COVID Dystopia: Just Past the Earth’s Face


This scene went through quite a few changes. The last was adding an orange glow to the center of the crowd and adding a blue tint to rest. This is the one scene that I left as hand painted animation for the flames. I like the look with the many layers of paint. Working this way was just far too time consuming.

I find it odd that the timeline for the movie does not render when there are captions. I might be better off exporting the captions as a separate SRT file. What SRT means, I have no idea. I need to start researching. I rendered the film yesterday and one of the early scenes rendered with a black warning box over several frames. Oddly the warning box was back behind one of the characters. It was resolved when I closed Premiere Pro and reopened it. I need to figure out what that was all about in case it is an ongoing situation.

Maybe I should just consider the film done with all it’s problems and glitches. Pam keeps insisting that the film is just a distraction. I feel like leaving the known problems unresolved will be an even worst distraction.

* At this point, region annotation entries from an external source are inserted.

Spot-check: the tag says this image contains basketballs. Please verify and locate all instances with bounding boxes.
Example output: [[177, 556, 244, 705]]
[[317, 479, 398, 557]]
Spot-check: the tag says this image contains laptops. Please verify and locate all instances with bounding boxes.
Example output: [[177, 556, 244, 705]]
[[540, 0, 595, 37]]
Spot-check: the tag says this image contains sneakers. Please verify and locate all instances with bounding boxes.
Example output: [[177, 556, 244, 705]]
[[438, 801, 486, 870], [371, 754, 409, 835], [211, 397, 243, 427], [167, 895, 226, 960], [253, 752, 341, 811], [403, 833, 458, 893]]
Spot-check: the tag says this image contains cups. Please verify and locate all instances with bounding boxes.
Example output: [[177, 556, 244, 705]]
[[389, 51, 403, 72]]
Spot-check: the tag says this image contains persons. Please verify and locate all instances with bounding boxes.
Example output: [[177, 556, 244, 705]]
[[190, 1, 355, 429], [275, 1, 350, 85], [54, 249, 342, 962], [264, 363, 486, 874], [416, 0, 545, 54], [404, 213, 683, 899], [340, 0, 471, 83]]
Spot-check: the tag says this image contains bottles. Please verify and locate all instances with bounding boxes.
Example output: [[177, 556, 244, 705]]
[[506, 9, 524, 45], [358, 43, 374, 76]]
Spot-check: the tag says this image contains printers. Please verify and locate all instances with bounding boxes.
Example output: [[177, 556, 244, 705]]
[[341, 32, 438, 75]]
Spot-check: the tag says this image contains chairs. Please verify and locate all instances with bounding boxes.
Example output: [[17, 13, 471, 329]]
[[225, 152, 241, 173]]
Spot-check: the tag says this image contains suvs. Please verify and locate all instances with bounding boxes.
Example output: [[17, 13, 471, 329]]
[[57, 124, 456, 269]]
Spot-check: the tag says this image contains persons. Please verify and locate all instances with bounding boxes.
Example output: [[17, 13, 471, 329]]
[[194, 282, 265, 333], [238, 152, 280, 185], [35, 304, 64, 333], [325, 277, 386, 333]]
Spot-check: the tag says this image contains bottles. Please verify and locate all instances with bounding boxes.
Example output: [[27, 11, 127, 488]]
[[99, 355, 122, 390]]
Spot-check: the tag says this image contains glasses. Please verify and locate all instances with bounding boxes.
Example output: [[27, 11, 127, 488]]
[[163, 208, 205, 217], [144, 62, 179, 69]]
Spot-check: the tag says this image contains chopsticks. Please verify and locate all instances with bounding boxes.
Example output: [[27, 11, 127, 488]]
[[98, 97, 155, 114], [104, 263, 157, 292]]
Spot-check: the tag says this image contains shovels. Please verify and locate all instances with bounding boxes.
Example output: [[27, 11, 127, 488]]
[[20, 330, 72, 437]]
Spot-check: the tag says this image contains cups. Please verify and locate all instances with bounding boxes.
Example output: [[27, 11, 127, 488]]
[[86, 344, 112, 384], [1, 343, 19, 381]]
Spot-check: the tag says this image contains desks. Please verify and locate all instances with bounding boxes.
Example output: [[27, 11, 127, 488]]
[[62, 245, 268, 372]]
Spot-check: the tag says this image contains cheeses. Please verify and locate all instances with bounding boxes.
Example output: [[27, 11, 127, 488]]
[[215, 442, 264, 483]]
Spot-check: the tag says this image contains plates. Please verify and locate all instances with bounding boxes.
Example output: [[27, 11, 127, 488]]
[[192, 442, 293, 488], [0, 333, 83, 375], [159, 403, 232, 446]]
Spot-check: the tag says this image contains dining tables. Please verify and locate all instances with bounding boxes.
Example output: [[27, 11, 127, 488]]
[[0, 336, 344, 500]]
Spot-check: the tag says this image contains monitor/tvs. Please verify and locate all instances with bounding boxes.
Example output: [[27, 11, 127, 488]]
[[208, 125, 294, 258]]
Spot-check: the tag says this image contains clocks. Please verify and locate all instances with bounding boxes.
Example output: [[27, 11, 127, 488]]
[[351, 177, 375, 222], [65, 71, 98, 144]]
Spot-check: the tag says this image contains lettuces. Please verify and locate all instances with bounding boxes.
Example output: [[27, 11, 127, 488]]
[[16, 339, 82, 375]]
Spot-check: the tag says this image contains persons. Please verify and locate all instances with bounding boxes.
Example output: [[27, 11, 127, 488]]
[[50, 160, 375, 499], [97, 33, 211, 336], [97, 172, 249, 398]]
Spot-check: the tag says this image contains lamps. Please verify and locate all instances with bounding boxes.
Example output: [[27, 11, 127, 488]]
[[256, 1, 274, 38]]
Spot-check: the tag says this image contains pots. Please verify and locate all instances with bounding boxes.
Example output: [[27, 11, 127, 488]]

The problems with the audio need to be resolved. I may need to work with another talented folly sound technician. Having worked on this alone for so long it is hard to give up the reins. I just have to find someone who is a true artist with mixing sound. Right now the soundtrack feels like it was mixed by a bull in a china shop. I do want the film to be a blunt slap in the face, perhaps the sound reflects that aesthetic. Honestly I can only tell what I have once I hear the soundtrack in a huge theater with surround sound. I will know what I have on April 12, 2024 when COVID Dystopia plays in the Cleveland International Film Festival.

I just realized that COVID Dystopia is the only animated film being shown in the after hours shorts programing at the Cleveland International Film Festival. My film appears with films with titles like Slay, and Meat Clever. It sounds like my film was  correctly curated. I have resisted submitting the film to festivals that don’t screen many animated films. Perhaps I should reconsider that idea. Every day I look at festivals whose submission deadlines are coming up. The ongoing challenge is figuring out which festivals are bold enough to screen this blunt and harsh critique of the human response to an invisible threat. This is a film festivals love to hate as they rush to “normal.” It takes just one minimizing judge to tilt the scales.